I could rewrite those four brief paragraphs under “In Alaska,” but I will instead preserve them as a testament to the ease with which we rewrite history, if merely through a disingenuous tone.

For much of human history, periods of famine were a regular occurrence. Even today, far too many people go hungry on a daily basis. I make no claim to have been placed in a uniquely burdensome situation. None of this, however, negates how utterly terrible the hunger was. In hedonic terms, it was likely the worst week of my life.

VI The Window

My week in Alaska was the closest I have ever come to grasping the unthinkable urgency of hunger—not only for myself, but for the 690 million humans with access to fewer than 1800 calories per day and untold billions (trillions?) of wild animals withering away under the silent brutality of nature. Comforted by my knowledge that the nutritional abundance of modernity lay just a few days in my future, this week was a mere shadow of the suffering that hunger can bring.

Sitting here, on a park bench in suburban Maryland, I cannot summon this sense of urgency that was directly manifest to me in the Alaskan backcountry. But for language’s fundamental inadequacies, it indeed serves a profoundly important role; by encoding the raw suffering into words and concepts—signposts and monuments to the memory they embody—I can retain a conceptual, abstract understanding of the unthinkable urgency of suffering in spite of that impassable emotional crevasse.

This is why I can, and am, writing these words, and it is why I am confident that they are true. While still in Alaska, I turned my raw, non-symbolic conscious experience of hunger into words, and have preserved these like a souvenir ever since.

VII Conclusion

I’m not sure what I should do with this information. There is no cosmic justice in suffering on behalf of others, in living burdened by its unthinkable urgency. Yet there is something like cosmic justice in acting to reduce the worst suffering in our world. I do not even know where to start.

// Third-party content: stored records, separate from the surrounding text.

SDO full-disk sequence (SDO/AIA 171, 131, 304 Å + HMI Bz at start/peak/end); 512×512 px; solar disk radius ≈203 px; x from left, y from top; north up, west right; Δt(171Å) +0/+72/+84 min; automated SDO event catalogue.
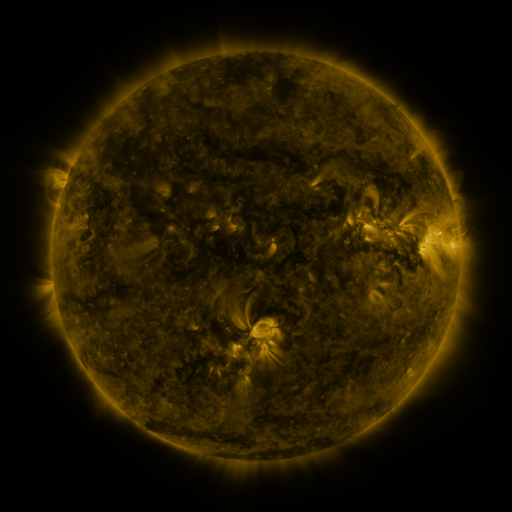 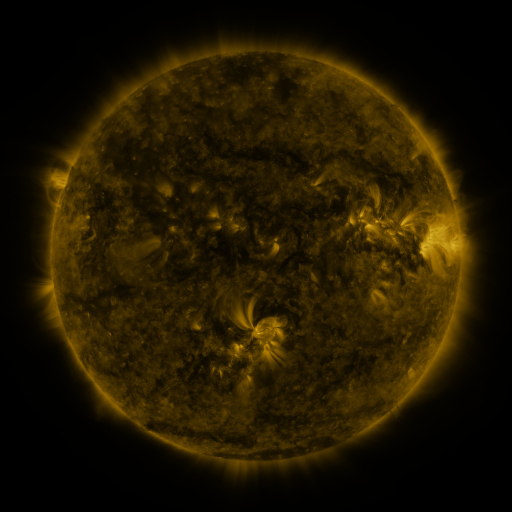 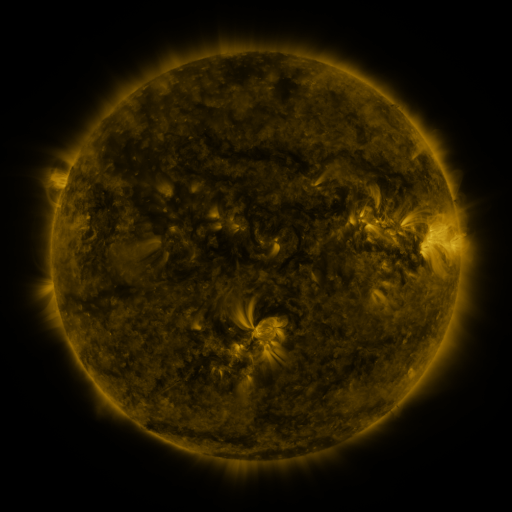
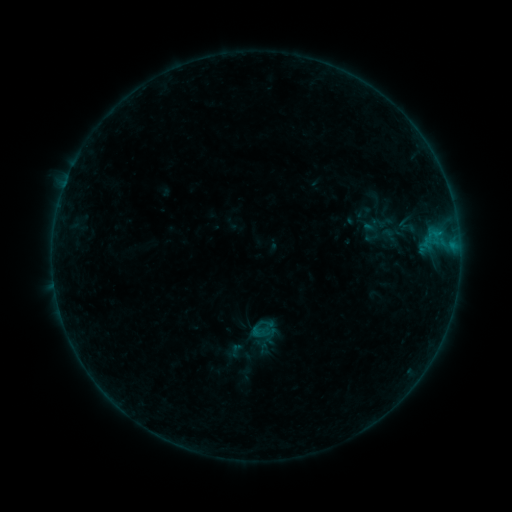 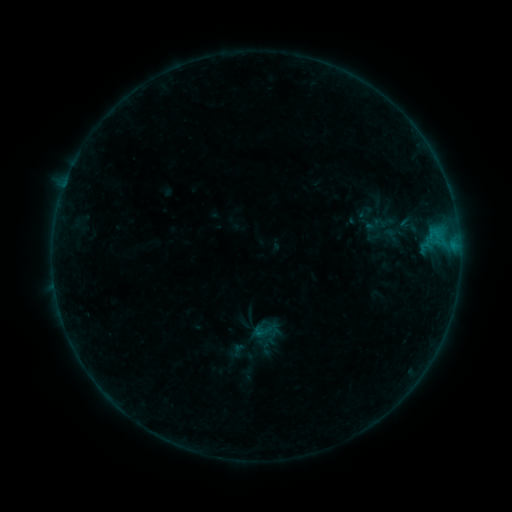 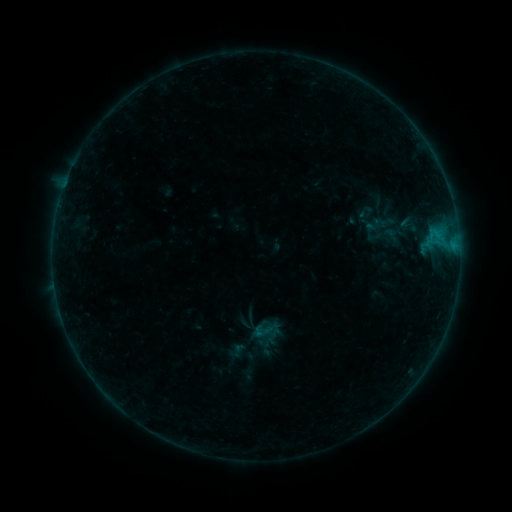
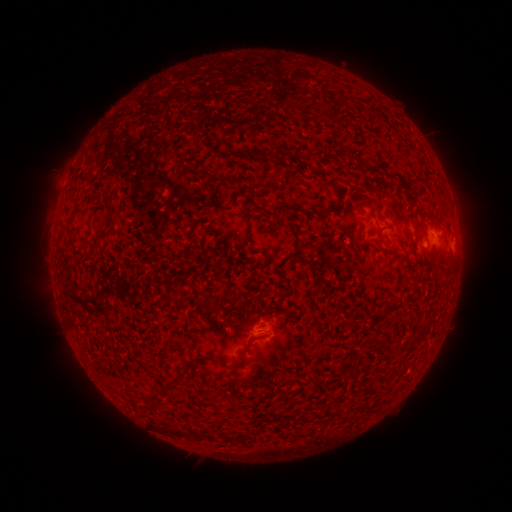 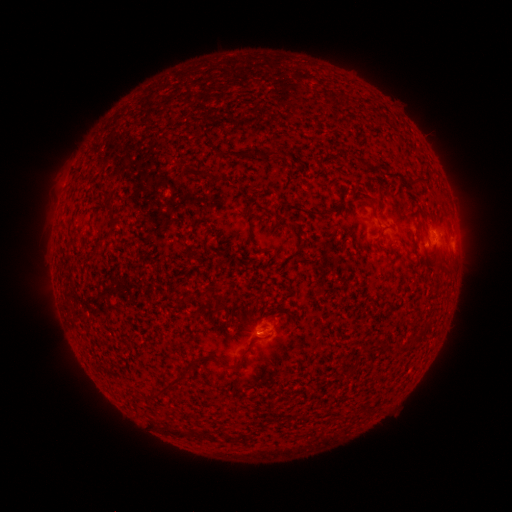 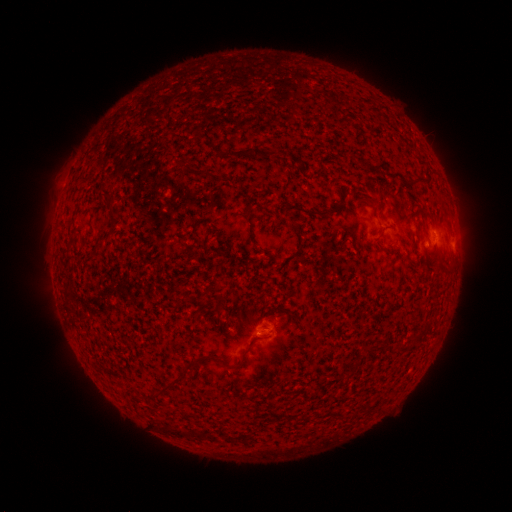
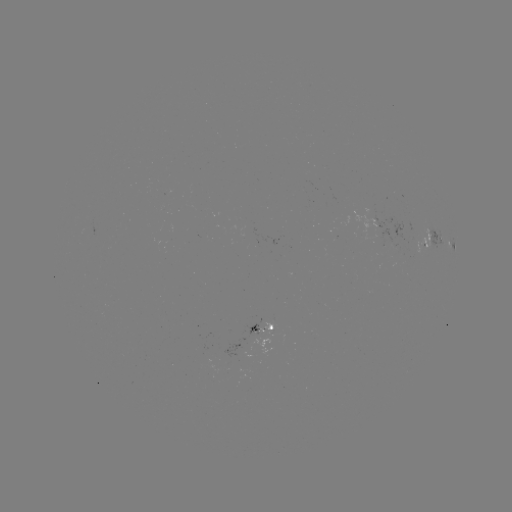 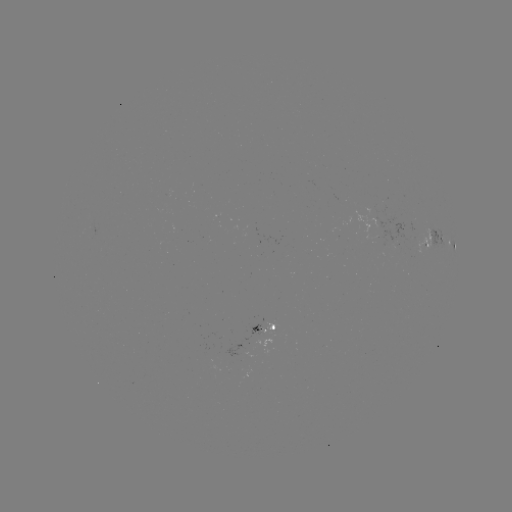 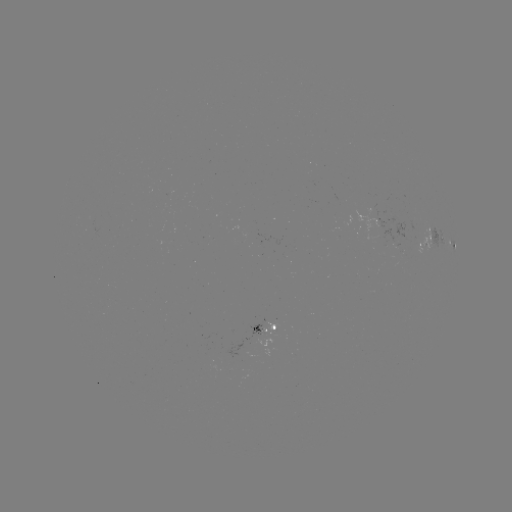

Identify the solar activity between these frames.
emerging-flux region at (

Factory farming seems a reasonable place, but wild animals plausibly suffer far more. The moral purity of veganism, though commendable, may not be the most tractable or urgent; few among us want animals to suffer. Might we reduce suffering the most by replacing the identitarian issue of personal dietary consumption with that of the maiming and castration of farm animals without anesthesia? How hard would it be, how much would it increase the price of a chicken breast or package of bacon, to give these animals a bit of pain relief first? A penny? A dime? How unthinkably cruel are we to not merely permit but inflict this torture upon them at so low a price?

Among our own species, let us rectify the tragic shortage of pain relief in low-income countries. And let us stare the very worst conditions right in their face, though merely as a first step to their mitigation. Cluster headaches, akathisia, and locked-in syndrome come to mind. I will not provide links; you may search for them if you wish. Elimination of these things and others like them may be the most morally pressing issue facing humanity.

There is nothing beautiful about pain or poetic about agony. The world is not just. There is no virtue, no hidden meaning to be found.

And I hope that my words, enjoyable neither to read nor to write, might help to reduce the worst among it. Thank you for reading.